▶ _Challenge_: Copy the material below word for word, keeping every line in its original order.

▶ _Working data_:
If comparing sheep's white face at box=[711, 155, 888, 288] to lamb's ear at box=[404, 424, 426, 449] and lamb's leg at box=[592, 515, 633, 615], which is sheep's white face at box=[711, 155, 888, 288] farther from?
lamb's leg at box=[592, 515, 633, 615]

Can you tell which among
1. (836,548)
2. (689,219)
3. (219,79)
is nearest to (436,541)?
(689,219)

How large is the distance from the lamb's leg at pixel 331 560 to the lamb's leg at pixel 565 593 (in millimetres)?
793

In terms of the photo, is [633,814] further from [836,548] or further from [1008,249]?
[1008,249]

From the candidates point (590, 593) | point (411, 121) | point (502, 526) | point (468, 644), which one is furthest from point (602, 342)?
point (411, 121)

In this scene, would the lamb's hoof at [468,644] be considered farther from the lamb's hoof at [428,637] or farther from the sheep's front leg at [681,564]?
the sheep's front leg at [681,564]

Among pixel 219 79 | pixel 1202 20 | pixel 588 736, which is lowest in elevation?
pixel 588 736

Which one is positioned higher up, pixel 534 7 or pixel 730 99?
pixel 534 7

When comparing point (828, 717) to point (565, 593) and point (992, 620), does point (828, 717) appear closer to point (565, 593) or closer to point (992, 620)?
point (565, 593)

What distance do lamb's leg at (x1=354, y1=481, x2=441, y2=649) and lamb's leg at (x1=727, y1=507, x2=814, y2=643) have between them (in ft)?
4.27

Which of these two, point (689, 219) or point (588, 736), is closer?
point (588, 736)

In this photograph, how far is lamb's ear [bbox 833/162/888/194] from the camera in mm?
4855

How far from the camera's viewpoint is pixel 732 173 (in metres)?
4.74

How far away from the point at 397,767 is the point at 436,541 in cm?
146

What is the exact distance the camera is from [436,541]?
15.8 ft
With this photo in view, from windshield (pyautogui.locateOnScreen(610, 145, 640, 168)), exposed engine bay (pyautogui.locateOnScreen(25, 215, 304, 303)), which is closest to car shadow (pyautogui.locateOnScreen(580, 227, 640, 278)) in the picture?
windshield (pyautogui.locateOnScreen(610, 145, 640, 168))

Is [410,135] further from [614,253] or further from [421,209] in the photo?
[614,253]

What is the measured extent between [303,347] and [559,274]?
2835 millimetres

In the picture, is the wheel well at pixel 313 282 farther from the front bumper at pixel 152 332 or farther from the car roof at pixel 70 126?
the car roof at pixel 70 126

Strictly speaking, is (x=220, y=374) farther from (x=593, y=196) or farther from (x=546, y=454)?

▶ _Answer in full_:
If comparing sheep's white face at box=[711, 155, 888, 288] to lamb's ear at box=[404, 424, 426, 449] and lamb's leg at box=[592, 515, 633, 615], which is sheep's white face at box=[711, 155, 888, 288] farther from?
lamb's leg at box=[592, 515, 633, 615]

Can you tell which among
1. (836,548)
2. (689,219)
3. (219,79)
is nearest to (436,541)?
(689,219)

How large is the distance from the lamb's leg at pixel 331 560 to the lamb's leg at pixel 565 593 (in millimetres)?
793

In terms of the photo, is [633,814] further from [836,548] or further from [1008,249]?
[1008,249]

From the candidates point (590, 593) | point (411, 121) | point (502, 526) | point (468, 644), which one is furthest from point (602, 342)?
point (411, 121)

In this scene, would the lamb's hoof at [468,644] be considered farther from the lamb's hoof at [428,637] or farther from the sheep's front leg at [681,564]?
the sheep's front leg at [681,564]

Among pixel 219 79 | pixel 1202 20 | pixel 588 736, which is lowest in elevation?
pixel 588 736

Which one is positioned higher up, pixel 534 7 or pixel 730 99?
pixel 534 7

When comparing point (828, 717) to point (565, 593) and point (992, 620), does point (828, 717) appear closer to point (565, 593) or closer to point (992, 620)?
point (565, 593)

What distance do lamb's leg at (x1=354, y1=481, x2=441, y2=649) and lamb's leg at (x1=727, y1=507, x2=814, y2=643) have between them (in ft)?
4.27

Which of these two, point (689, 219) or point (588, 736), is closer?
point (588, 736)

In this photograph, how far is lamb's ear [bbox 833/162/888/194] from the camera in mm?
4855

How far from the camera's viewpoint is pixel 732 173 (in metres)?
4.74

How far away from the point at 397,767 is the point at 436,541 in cm?
146

What is the exact distance the camera is from [436,541]?
15.8 ft
With this photo in view, from windshield (pyautogui.locateOnScreen(610, 145, 640, 168)), exposed engine bay (pyautogui.locateOnScreen(25, 215, 304, 303)), which is closest to car shadow (pyautogui.locateOnScreen(580, 227, 640, 278)) in the picture?
windshield (pyautogui.locateOnScreen(610, 145, 640, 168))

Is [410,135] further from [614,253] or further from [421,209] in the photo?
[614,253]

What is the measured extent between [303,347] and [559,274]?
2835 millimetres

In the picture, is the wheel well at pixel 313 282 farther from the front bumper at pixel 152 332 or farther from the car roof at pixel 70 126?
the car roof at pixel 70 126

Strictly speaking, is (x=220, y=374) farther from (x=593, y=196) or farther from (x=546, y=454)?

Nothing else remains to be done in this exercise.